The author is professor of media and communications at LSE and on the back cover of the book she is described as the ‘Aristotle of mediated humanitarianism.’ That might be slightly far fetched, but certainly she qualifies as a high priestess of the representation of suffering and how we engage with distant others. This is a subject that was first explored in depth by Luc Boltanski, in his groundbreaking Distant Suffering. But in subsequent years Chouliaraki has taken up the baton and in several publications examined closely the development of our relationship to faraway disasters, beginning with The Spectatorship of Suffering in 2006 and now in this latest volume. Here she identifies a new ‘post-humanitarian’ phase and explores the implications of those most up-to-date ways in which audiences and supporters are being encouraged to express solidarity, from clicking online petitions to wearing fashionable wrist bands.

Chouliaraki dissects with great clarity exactly what is taking place in this post humanitarian sensibility and how supporters are now being drawn in to apparently care and show solidarity with distant sufferers.

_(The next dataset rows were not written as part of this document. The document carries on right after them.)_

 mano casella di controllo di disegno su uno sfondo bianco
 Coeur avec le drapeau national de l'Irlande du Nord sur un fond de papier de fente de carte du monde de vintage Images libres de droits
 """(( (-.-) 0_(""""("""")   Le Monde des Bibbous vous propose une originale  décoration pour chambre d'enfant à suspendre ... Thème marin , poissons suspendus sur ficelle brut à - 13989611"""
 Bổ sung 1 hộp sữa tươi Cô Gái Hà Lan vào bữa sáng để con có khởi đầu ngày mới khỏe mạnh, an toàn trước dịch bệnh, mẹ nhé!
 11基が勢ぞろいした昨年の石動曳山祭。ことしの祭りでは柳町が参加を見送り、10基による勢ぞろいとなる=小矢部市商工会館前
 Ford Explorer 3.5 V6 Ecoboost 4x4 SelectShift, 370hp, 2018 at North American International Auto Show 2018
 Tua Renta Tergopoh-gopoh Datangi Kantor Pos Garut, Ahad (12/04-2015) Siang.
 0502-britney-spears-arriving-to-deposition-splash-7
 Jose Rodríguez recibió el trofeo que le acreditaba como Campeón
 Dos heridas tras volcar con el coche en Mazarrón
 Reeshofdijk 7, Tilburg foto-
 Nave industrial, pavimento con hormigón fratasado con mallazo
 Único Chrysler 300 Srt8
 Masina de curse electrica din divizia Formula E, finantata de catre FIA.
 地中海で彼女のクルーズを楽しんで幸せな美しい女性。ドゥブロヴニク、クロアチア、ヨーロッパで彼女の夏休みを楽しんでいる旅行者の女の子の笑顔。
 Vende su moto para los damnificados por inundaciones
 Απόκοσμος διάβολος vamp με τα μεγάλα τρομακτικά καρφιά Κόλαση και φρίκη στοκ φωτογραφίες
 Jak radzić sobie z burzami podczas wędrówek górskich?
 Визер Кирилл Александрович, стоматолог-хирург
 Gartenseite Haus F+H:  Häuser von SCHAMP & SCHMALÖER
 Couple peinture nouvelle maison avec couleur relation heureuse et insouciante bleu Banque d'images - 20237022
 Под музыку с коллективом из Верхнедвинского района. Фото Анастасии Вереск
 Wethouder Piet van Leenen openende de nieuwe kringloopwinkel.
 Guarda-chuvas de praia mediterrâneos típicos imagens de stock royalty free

The ubiquitous means of contemporary empathy, whether it is attending a concert, tweeting a message or identifying with the angst of a favoured celebrity, appear increasingly hollow under this analysis. The uncomfortable conclusion she reaches is that we have reached an ironic form of solidarity which is all about the self rather than truly engaging with the suffering of the other. And crucially this kind of feel good activism, which is born out of a neo-liberal transactional culture, is one that is also distinctly anti-political when compared with the more traditional forms of solidarity. It side steps the crucial questions of justice and eschews wider moral frameworks that might pose uncomfortable questions when contemplating suffering others. According to Chouliaraki this new style of engagement hyper emotionalizes the subject but without ever challenging the underlying power relations of humanitarianism.

Unsurprisingly the world of aid agencies which mediate these forms of post humanitarian solidarity are subjected to criticism. The triumph of branding, corporate messages and techniques for pursuing consumer loyalty are cited as key exemplars. She criticizes for example ‘post humanitarian appeals that are mobilizing a momentary activism at the expense of cultivating a deeper understanding of why humanitarian action is important.’ And there are separate chapters which critique those all too familiar charity icons: in particular the rock concert and the select A List celebrities, as distinct examples of the way that contemporary empathies are being engaged. They are the currency of this transfer to a scenario where the ‘orientation of the public towards vulnerable others is articulated through a technologized economy of pleasure towards the self.’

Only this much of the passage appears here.